Problems to solve.
A) In the post on the controller bug, how long are manufacturer installed certificates valid?
B) Translate this sentence from the post on the controller bug into Spanish: "Very old controllers (and/or APs) may have an expired certificate."

I would like to make you all aware about catastrophic bug that affects (or may potentially affect) you. It applies to legacy eol/eos wireless controllers (Cisco WLC 4400 series), which are still massively deployed in many companies. A friend of mine has asked me to help troubleshooting very strange problem they’ve been experiencing for some time. Here’s a story and workaround.
My friend’s company runs H-REAP wireless environment using two 4402 controllers (active/active) – APs are equally allocated across both controllers. Everything has been working fine, until they faced power outage in one office. Once power was restored, APs were not able to join primary controller and were flapping on the secondary controller. Hence, service was not available to the end users. IT guys have been struggling to find the reason of such behaviour. What made things worse is that APs were unmanageable – there was no way to enable SSH on them, or re-configure anything else, due to the consistent flapping.
I’ve spent few hours to find the root cause. All debug outputs were pointing to the problem with establishing DTLS connection. I then accidentally found some references to new Cisco bugs, which have finally shed the light on this problem. Basically, all controllers and APs are supplied with MIC (manufacturer installed certificate) and those are valid for 10 years. Very old controllers (and/or APs) may have an expired certificate. Well… they still can work normally, until a reboot takes place.

Records:

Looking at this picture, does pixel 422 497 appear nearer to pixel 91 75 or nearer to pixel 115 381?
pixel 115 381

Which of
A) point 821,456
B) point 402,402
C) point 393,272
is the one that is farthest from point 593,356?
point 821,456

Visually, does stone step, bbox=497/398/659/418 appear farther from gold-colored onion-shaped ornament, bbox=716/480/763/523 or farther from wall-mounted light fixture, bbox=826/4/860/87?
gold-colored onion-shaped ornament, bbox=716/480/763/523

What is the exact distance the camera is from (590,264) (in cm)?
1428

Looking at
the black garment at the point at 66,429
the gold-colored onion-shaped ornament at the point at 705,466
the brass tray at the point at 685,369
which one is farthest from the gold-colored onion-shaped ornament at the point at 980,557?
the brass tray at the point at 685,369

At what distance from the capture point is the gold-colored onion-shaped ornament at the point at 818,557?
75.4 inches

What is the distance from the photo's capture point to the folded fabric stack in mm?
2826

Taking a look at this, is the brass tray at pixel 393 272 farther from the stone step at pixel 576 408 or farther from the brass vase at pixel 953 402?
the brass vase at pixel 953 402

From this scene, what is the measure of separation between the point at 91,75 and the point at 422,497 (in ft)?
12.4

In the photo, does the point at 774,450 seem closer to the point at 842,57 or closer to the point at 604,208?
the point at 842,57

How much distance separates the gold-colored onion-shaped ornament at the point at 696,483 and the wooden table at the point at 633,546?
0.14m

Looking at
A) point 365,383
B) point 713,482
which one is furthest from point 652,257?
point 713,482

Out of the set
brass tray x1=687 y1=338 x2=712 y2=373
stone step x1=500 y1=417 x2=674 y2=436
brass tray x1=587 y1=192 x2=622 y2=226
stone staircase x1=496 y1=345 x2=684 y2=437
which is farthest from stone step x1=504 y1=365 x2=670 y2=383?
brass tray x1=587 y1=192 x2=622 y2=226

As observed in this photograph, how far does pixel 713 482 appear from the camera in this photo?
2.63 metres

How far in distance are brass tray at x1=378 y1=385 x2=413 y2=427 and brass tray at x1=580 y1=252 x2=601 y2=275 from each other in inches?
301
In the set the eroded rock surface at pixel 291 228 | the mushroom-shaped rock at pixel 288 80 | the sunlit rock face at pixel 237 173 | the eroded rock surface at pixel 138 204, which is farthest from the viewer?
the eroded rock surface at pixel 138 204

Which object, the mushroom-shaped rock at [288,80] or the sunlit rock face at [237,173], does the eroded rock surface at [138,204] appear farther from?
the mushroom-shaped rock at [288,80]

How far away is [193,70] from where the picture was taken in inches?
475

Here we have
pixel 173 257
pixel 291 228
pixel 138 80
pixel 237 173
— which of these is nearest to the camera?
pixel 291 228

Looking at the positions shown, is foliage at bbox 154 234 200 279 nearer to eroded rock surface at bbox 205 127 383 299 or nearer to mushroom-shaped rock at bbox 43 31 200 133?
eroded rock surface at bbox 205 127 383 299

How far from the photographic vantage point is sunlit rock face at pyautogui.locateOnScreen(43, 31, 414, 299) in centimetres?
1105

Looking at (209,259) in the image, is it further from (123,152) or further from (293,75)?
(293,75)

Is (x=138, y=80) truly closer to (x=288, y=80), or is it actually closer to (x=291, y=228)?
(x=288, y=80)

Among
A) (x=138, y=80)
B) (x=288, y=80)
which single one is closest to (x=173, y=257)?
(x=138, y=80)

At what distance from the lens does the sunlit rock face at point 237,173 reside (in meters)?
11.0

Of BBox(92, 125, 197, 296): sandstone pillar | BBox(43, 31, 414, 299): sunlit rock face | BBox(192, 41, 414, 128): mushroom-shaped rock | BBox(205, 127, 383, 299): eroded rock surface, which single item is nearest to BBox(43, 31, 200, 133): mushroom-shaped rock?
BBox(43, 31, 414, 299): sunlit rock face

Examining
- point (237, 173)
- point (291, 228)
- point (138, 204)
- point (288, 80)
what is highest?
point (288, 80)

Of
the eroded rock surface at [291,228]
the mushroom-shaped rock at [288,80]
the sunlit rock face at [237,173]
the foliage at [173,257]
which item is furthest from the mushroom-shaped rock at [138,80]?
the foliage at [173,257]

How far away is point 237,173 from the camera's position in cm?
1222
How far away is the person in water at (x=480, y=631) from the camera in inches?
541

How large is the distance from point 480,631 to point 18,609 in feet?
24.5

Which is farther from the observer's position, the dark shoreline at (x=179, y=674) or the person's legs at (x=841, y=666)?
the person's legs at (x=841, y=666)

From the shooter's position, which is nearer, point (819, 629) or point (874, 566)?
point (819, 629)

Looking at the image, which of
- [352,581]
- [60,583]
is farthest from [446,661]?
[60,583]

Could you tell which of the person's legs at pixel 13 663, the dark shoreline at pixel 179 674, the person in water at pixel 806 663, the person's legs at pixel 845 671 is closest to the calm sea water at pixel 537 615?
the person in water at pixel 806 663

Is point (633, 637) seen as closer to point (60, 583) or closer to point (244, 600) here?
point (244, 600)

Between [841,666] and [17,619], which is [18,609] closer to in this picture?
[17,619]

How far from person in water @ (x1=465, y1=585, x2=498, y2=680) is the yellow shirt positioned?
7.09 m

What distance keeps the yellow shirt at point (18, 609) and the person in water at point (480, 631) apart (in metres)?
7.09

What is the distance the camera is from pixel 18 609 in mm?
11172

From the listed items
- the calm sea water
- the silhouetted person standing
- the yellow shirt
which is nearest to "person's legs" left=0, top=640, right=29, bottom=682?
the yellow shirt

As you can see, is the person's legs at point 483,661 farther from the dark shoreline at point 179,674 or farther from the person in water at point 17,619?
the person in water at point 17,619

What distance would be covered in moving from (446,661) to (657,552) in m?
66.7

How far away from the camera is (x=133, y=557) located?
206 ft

Responses in order.
A) 10 years.

B) Los controladores muy antiguos (y/o los AP) pueden tener un certificado caducado.